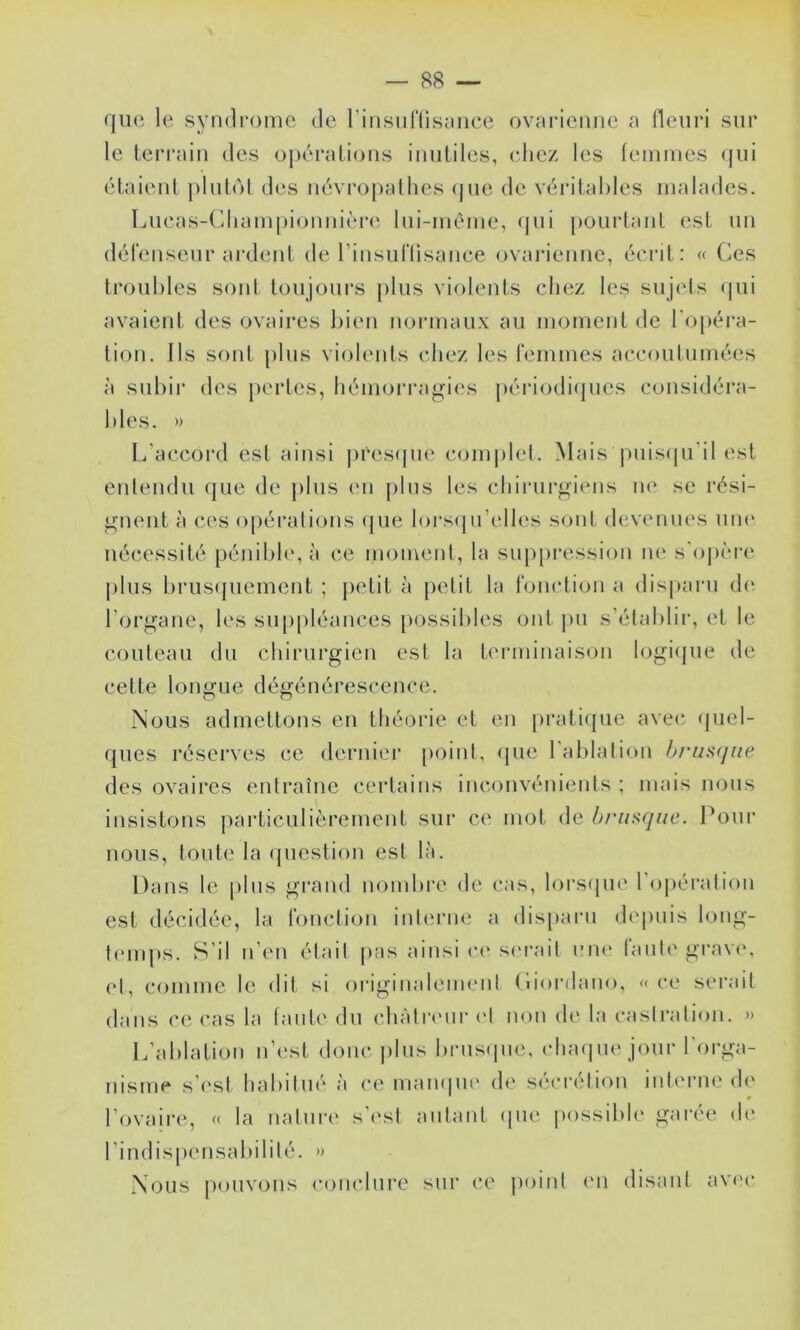 que le syndrome de rinsiil‘lisence ovnriemie a fleuri sur le terrain des ü])éralions inutiles, eliez les femmes qui étaient plutol des névi’opatlies (|ue de véritables malades. Lueas-Cliam|)ionnièr(i lui-mème, (]ui pourtant est un défenseur ai'dent de rinsuriisance ovarienne, écrit: « Ces troubles sont toujoui's jilus violents chez les sujels ipii avaient des ovaires bien normaux au moment de l'opéra- tion, Ils sont plus violents chez les femmes accoulumées à subir des pertes, hémorragies périodiipies considéra- bles. » L'accord est ainsi j)ees(|ue complel. Mais puisipi'il est entendu (pie de plus (mi plus les chinirgiens ne se rési- gnent à ces opéralions (pie lorsijii’elles sont devenues uik' nécessité pénible, à ce moiuenl, la sup[)ression lu* s'oju'm'c jilus brusipiement ; jietit à petit la fonction a dispani d(‘ l’organe, les su[)pléances possibles ont pu s'établir, et le couteau du chirurgien est la terminaison logiipie de celte longue dégénérescence. Nous admeltoiis eu théorie et en prati([ue avec (piel- ques réserves ce dernier [loinl, (pie l'ablalion h/'iis(jne des ovaires entraîne certains inconvénients ; mais nous insistons particulièrement sur C(‘ mot de brusque. Pour nous, toute la (picstion est là. Dans le plus grand nombre de cas, lorsipie l'ojiération est décidée, la fonction interne a disparu depuis long- t(‘inps. S’il n’en était pas ainsi c(‘ siu’ait i’iu‘ faute gi’av(\ ('1, comme le dit si originaleimMit Ciordano, « ce serait dans ce cas la tante du chàtriMir et non de la castration. » L’ablation n’est donc |)lus brus(pie, (duujne jour l'orga- nisme s’('sl habitué à ce mampie de séci'étion intmaie de l’ovaire, « la naturi' s'(‘st autant (pie possibh' garée de l’indispensabilité. » Nous |)()UVons conclure sur ce jminf (ui disant avc'c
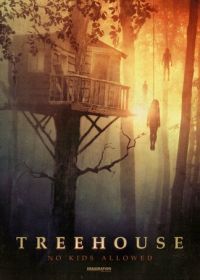 Домик на дереве (2014) Treehouse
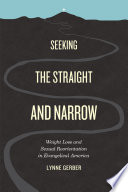Seeking The Straight And Narrow Weight Loss And Sexual Reorientation In Evangelical America Lynne Gerber
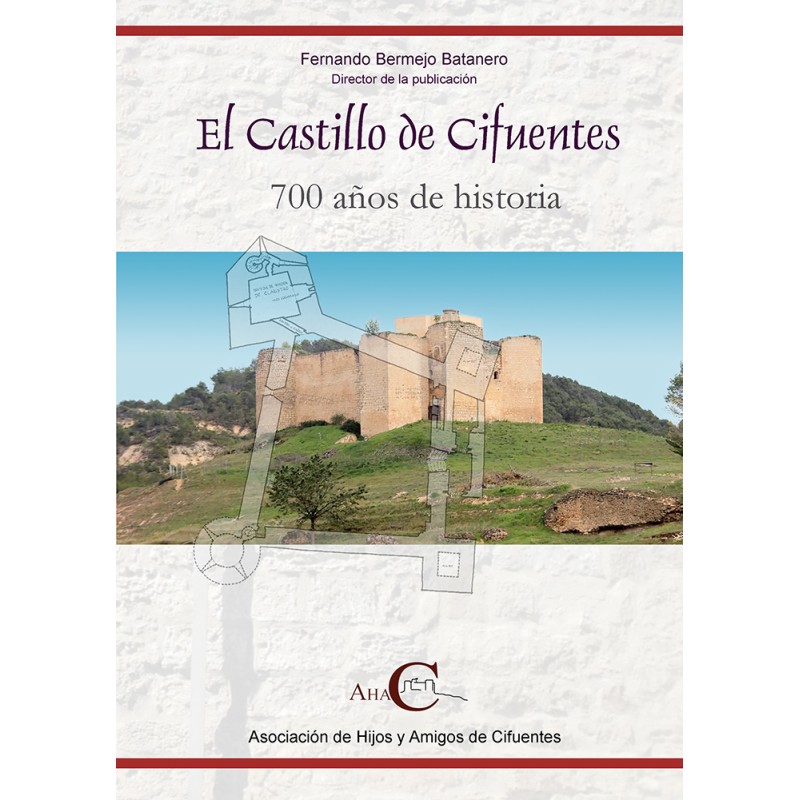 El castillo de Cifuentes. 700 años de historia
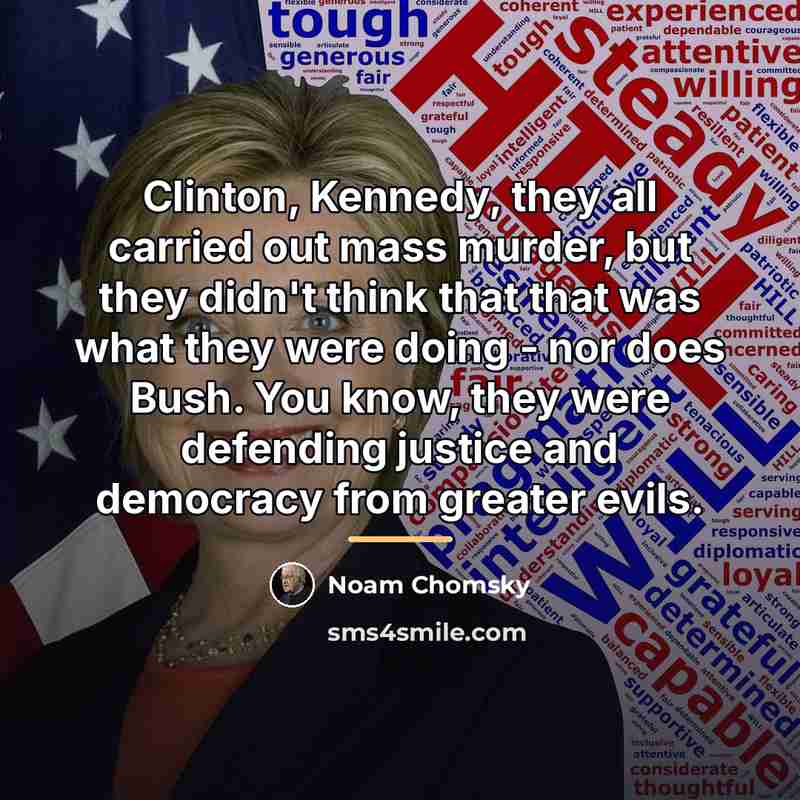 “Clinton, Kennedy, they all carried out mass murder, but they…” quote by Noam Chomsky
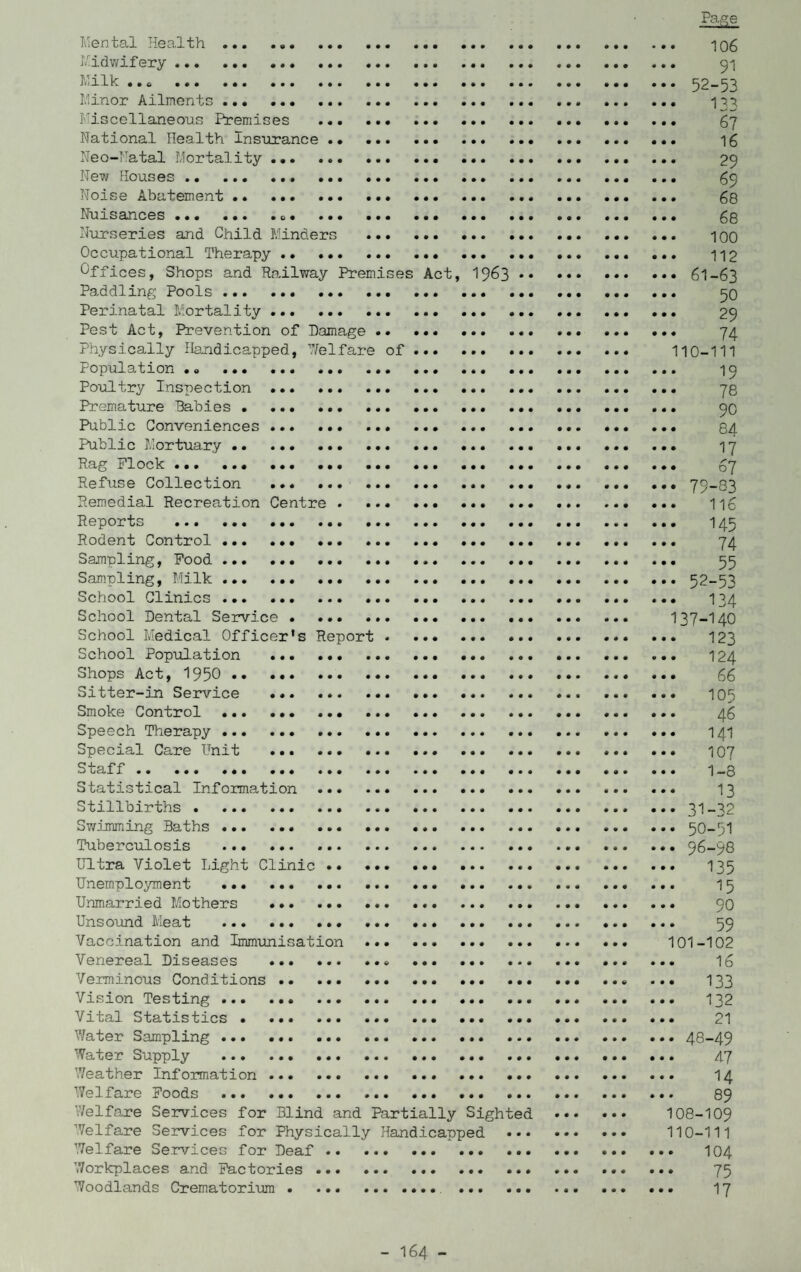 Mental Health... . 106 Midwifery. ... 91 Milk ..0 52-53 Minor Ailments .. ... 133 Miscellaneous Premises . ... 67 National Ilealth Insurance .. ... ... ... 16 Neo-Natal Mortality ... ... 29 New Houses. 59 Noise Abatement .* . ... . 68 Nuisances.«,. 63 Nurseries and Child Minders . 100 Occupational Therapy. 112 Of fices, Shops and Railway Premises Act, 1963.6I-63 Paddling Pools. 50 Perinatal Mortality. ... 29 Pest Act, Prevention of Damage. 74 Physically Handicapped, 7/el fare of. 110-111 Population .. ... ... ... .. 15 Poultry Inspection . 78 Premature Babies. ... 50 Public Conveniences.. ... ... .. ... ... 84 Public Mortuary . 17 Rag Flock. 67 Refuse Collection . ... 79-83 Remedial Recreation Centre. ... 116 Reports . 145 Rodent Control . 74 Sampling, Food. 55 Sampling, Milk.52-53 School Clinics . 134 School Dental Service . 137-140 School Medical Officer's Report... ... ... 123 School Population . 124 Shops Act, 1950 . 66 Sitter-in Service . 105 Smoke Control . 46 Speech Therapy. 141 Special Care Unit . 107 Staff. 1-3 Statistical Information . 13 Stillbirths.31-32 Swimming Baths.. ..*.50-51 Tuberculosis . 96-98 Ultra Violet Light Clinic . 135 Unemployment ... ... 15 Unmarried Mothers ... 90 Unsound Meat . 59 Vaccination and Immunisation . 101-102 Venereal Diseases .. . 16 Verminous Conditions. ... ... 133 Vision Testing. 132 Vital Statistics.. . *. 21 Water Sampling.48-49 Water Supply . ... 47 Weather Information . 14 Welfare Foods . 89 Welfare Services for Blind and Partially Sighted . 108-109 Welfare Services for Physically Handicapped . 110-111 Welfare Services for Deaf. 104 Workplaces and Factories. 75 Woodlands Crematorium. 17 - I64 -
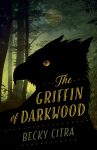 The Griffin of Darkwood by Becky Citra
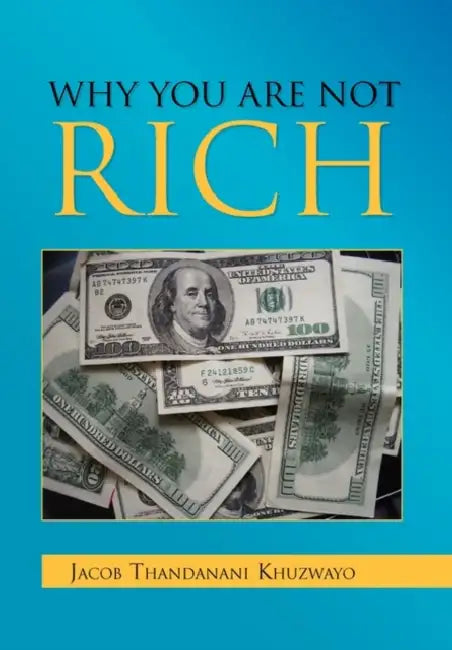 Why You Are Not Rich by Jacob Thandanani Khuzwayo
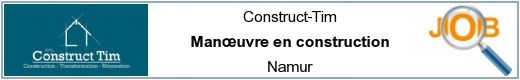 Offres d'emploi - Manœuvre en construction - Namur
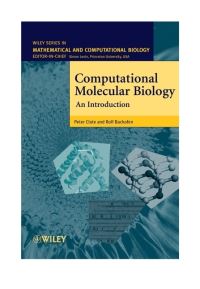 Book Cover for Computational Molecular Biology by Peter Clote, Rolf Backofen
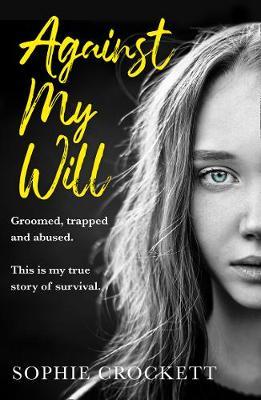 Against My Will - Groomed, Trapped and Abused. This is My True Story of Survival.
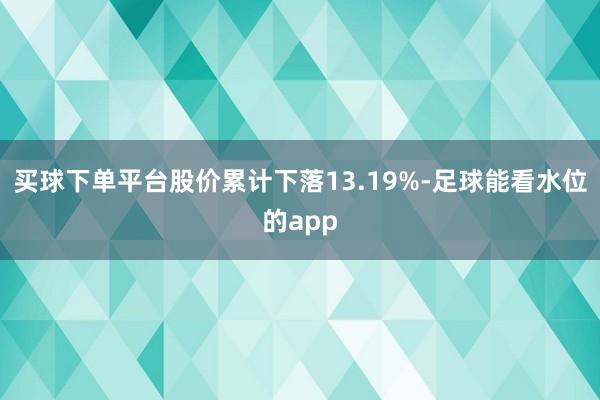 买球下单平台股价累计下落13.19%-足球能看水位的app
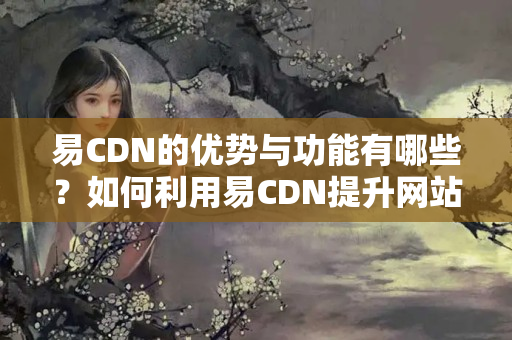 易CDN的優(yōu)勢與功能有哪些？如何利用易CDN提升網(wǎng)站性能？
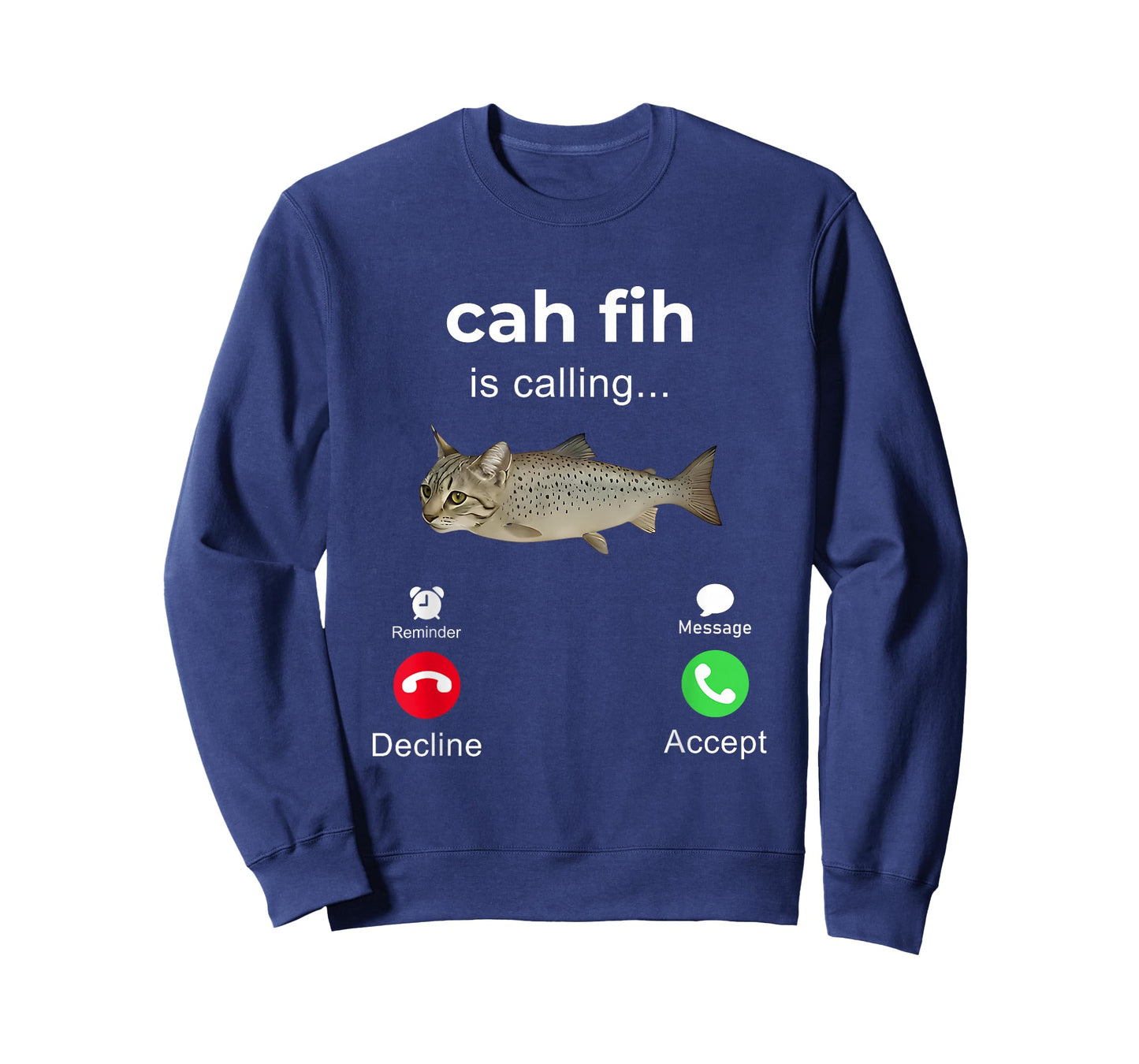 cah fih Calling Remind me Message Decline Accept Phone Call T-Shirt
━━━━━━━━━━━━━━━━
** ABOUT THIS EXERCISE **
What is needed is every record above, restated word for word, with the pictures left out.

** ANSWER BELOW **
 que le syndrome de rinsiil‘lisence ovnriemie a fleuri sur le terrain des ü])éralions inutiles, eliez les femmes qui étaient plutol des névi’opatlies (|ue de véritables malades. Lueas-Cliam|)ionnièr(i lui-mème, (]ui pourtant est un défenseur ai'dent de rinsuriisance ovarienne, écrit: « Ces troubles sont toujoui's jilus violents chez les sujels ipii avaient des ovaires bien normaux au moment de l'opéra- tion, Ils sont plus violents chez les femmes accoulumées à subir des pertes, hémorragies périodiipies considéra- bles. » L'accord est ainsi j)ees(|ue complel. Mais puisipi'il est entendu (pie de plus (mi plus les chinirgiens ne se rési- gnent à ces opéralions (pie lorsijii’elles sont devenues uik' nécessité pénible, à ce moiuenl, la sup[)ression lu* s'oju'm'c jilus brusipiement ; jietit à petit la fonction a dispani d(‘ l’organe, les su[)pléances possibles ont pu s'établir, et le couteau du chirurgien est la terminaison logiipie de celte longue dégénérescence. Nous admeltoiis eu théorie et en prati([ue avec (piel- ques réserves ce dernier [loinl, (pie l'ablalion h/'iis(jne des ovaires entraîne certains inconvénients ; mais nous insistons particulièrement sur C(‘ mot de brusque. Pour nous, toute la (picstion est là. Dans le plus grand nombre de cas, lorsipie l'ojiération est décidée, la fonction interne a disparu depuis long- t(‘inps. S’il n’en était pas ainsi c(‘ siu’ait i’iu‘ faute gi’av(\ ('1, comme le dit si originaleimMit Ciordano, « ce serait dans ce cas la tante du chàtriMir et non de la castration. » L’ablation n’est donc |)lus brus(pie, (duujne jour l'orga- nisme s’('sl habitué à ce mampie de séci'étion intmaie de l’ovaire, « la naturi' s'(‘st autant (pie possibh' garée de l’indispensabilité. » Nous |)()UVons conclure sur ce jminf (ui disant avc'c
 Домик на дереве (2014) Treehouse
Seeking The Straight And Narrow Weight Loss And Sexual Reorientation In Evangelical America Lynne Gerber
 El castillo de Cifuentes. 700 años de historia
 “Clinton, Kennedy, they all carried out mass murder, but they…” quote by Noam Chomsky
 Mental Health... . 106 Midwifery. ... 91 Milk ..0 52-53 Minor Ailments .. ... 133 Miscellaneous Premises . ... 67 National Ilealth Insurance .. ... ... ... 16 Neo-Natal Mortality ... ... 29 New Houses. 59 Noise Abatement .* . ... . 68 Nuisances.«,. 63 Nurseries and Child Minders . 100 Occupational Therapy. 112 Of fices, Shops and Railway Premises Act, 1963.6I-63 Paddling Pools. 50 Perinatal Mortality. ... 29 Pest Act, Prevention of Damage. 74 Physically Handicapped, 7/el fare of. 110-111 Population .. ... ... ... .. 15 Poultry Inspection . 78 Premature Babies. ... 50 Public Conveniences.. ... ... .. ... ... 84 Public Mortuary . 17 Rag Flock. 67 Refuse Collection . ... 79-83 Remedial Recreation Centre. ... 116 Reports . 145 Rodent Control . 74 Sampling, Food. 55 Sampling, Milk.52-53 School Clinics . 134 School Dental Service . 137-140 School Medical Officer's Report... ... ... 123 School Population . 124 Shops Act, 1950 . 66 Sitter-in Service . 105 Smoke Control . 46 Speech Therapy. 141 Special Care Unit . 107 Staff. 1-3 Statistical Information . 13 Stillbirths.31-32 Swimming Baths.. ..*.50-51 Tuberculosis . 96-98 Ultra Violet Light Clinic . 135 Unemployment ... ... 15 Unmarried Mothers ... 90 Unsound Meat . 59 Vaccination and Immunisation . 101-102 Venereal Diseases .. . 16 Verminous Conditions. ... ... 133 Vision Testing. 132 Vital Statistics.. . *. 21 Water Sampling.48-49 Water Supply . ... 47 Weather Information . 14 Welfare Foods . 89 Welfare Services for Blind and Partially Sighted . 108-109 Welfare Services for Physically Handicapped . 110-111 Welfare Services for Deaf. 104 Workplaces and Factories. 75 Woodlands Crematorium. 17 - I64 -
 The Griffin of Darkwood by Becky Citra
 Why You Are Not Rich by Jacob Thandanani Khuzwayo
 Offres d'emploi - Manœuvre en construction - Namur
 Book Cover for Computational Molecular Biology by Peter Clote, Rolf Backofen
 Against My Will - Groomed, Trapped and Abused. This is My True Story of Survival.
 买球下单平台股价累计下落13.19%-足球能看水位的app
 易CDN的優(yōu)勢與功能有哪些？如何利用易CDN提升網(wǎng)站性能？
 cah fih Calling Remind me Message Decline Accept Phone Call T-Shirt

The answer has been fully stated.